Applied Bioinformatics Core, Weill Cornell Medicine
The quality of the sequenced reads was assessed with FastQC
and QoRTs
(for RNA-seq samples).
The scripts for preprocessing including alignment, coverage and count file generation and normalization can be found in the folder preprocessing
.
Unless stated otherwise, all plots involving high-throughput sequencing data were obtained with custom R scripts (see the folder code_for_figures
).
DNA reads were aligned with default parameters to the mouse reference genome (GRCm38) using STAR
.
Gene expression estimates were obtained with featureCounts
using composite gene models (union of the exons of all transcript isoforms per gene) from Gencode (version M17).

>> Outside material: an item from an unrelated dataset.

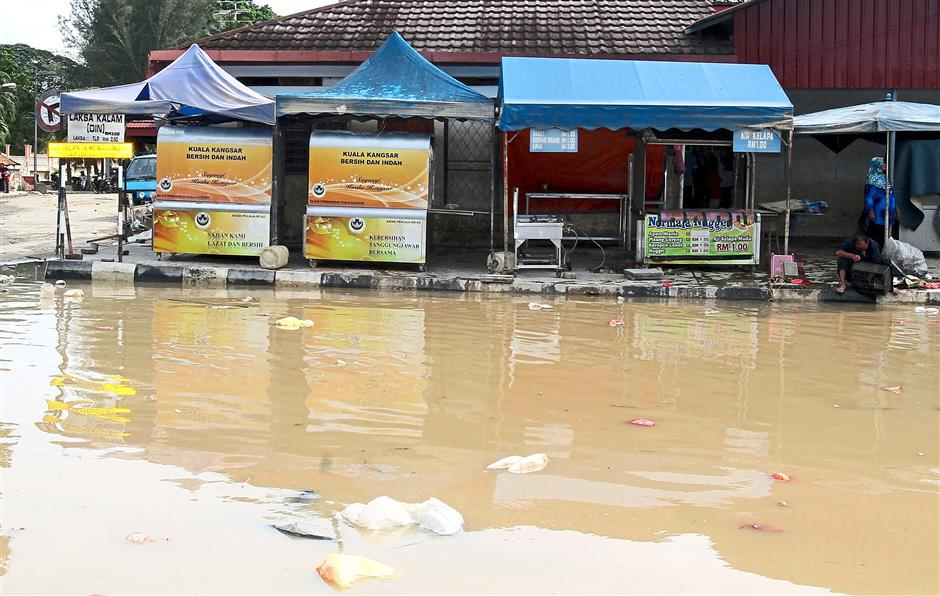 Water everywhere: Part of the road at Arena Square is still flooded.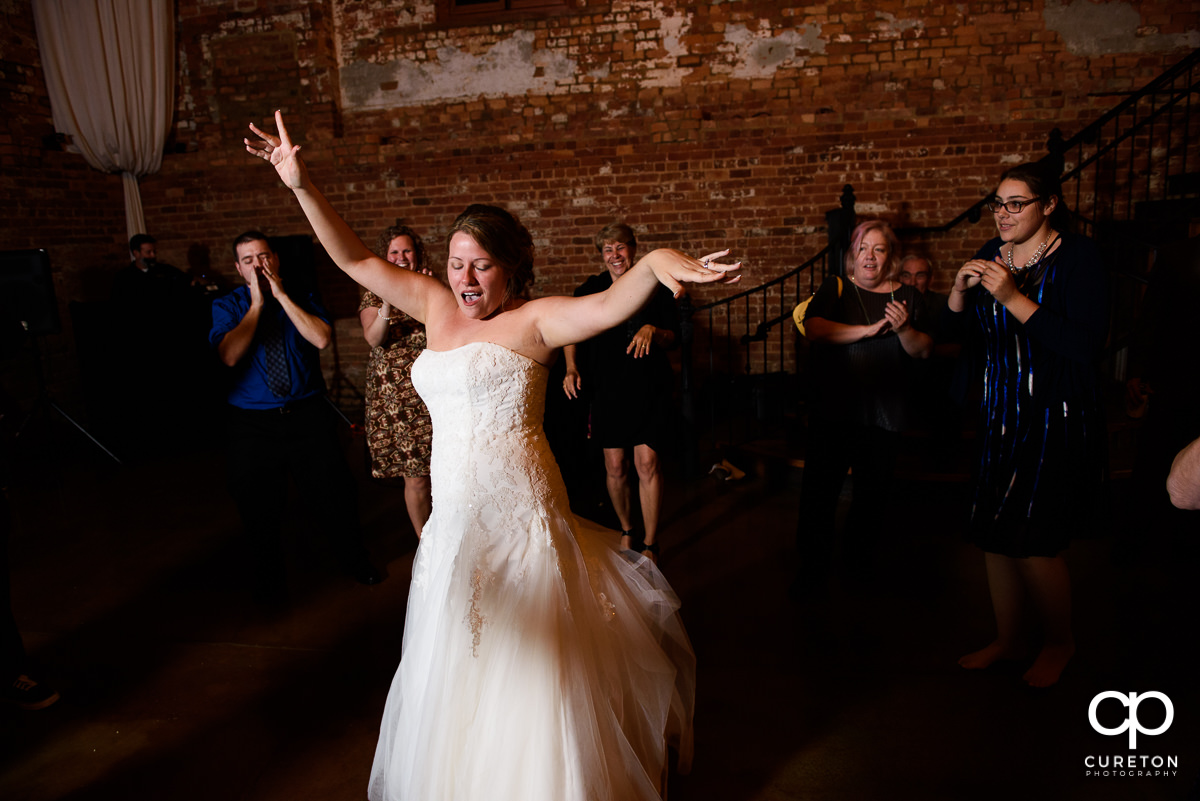 Bride dancing during her reception at The Old Cigar Warehouse.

Differentially expressed genes (DEG) were determined with DESeq2
.
The q-value cut-offs for the final lists of DEG were as follows:
- TOX-GFP vs. GFP: 849 DEG with q-value smaller than 0.10
- TAG vs. OT1: 2347 DEG with q-value smaller than 0.05
- WT vs. TOX KO: 679 DEG with q-value smaller than 0.05
Gene set enrichment analyses were done using GSEA on Reads Per Kilobase Million (RPKM) values against a gene set permutation (the seed was set to 149).
Heatmaps were created using log2 counts per million (CPMs) of genes identified as differentially expressed by DESeq2
(adjusted p < 0.05 unless otherwise noted). Rows were centered and scaled.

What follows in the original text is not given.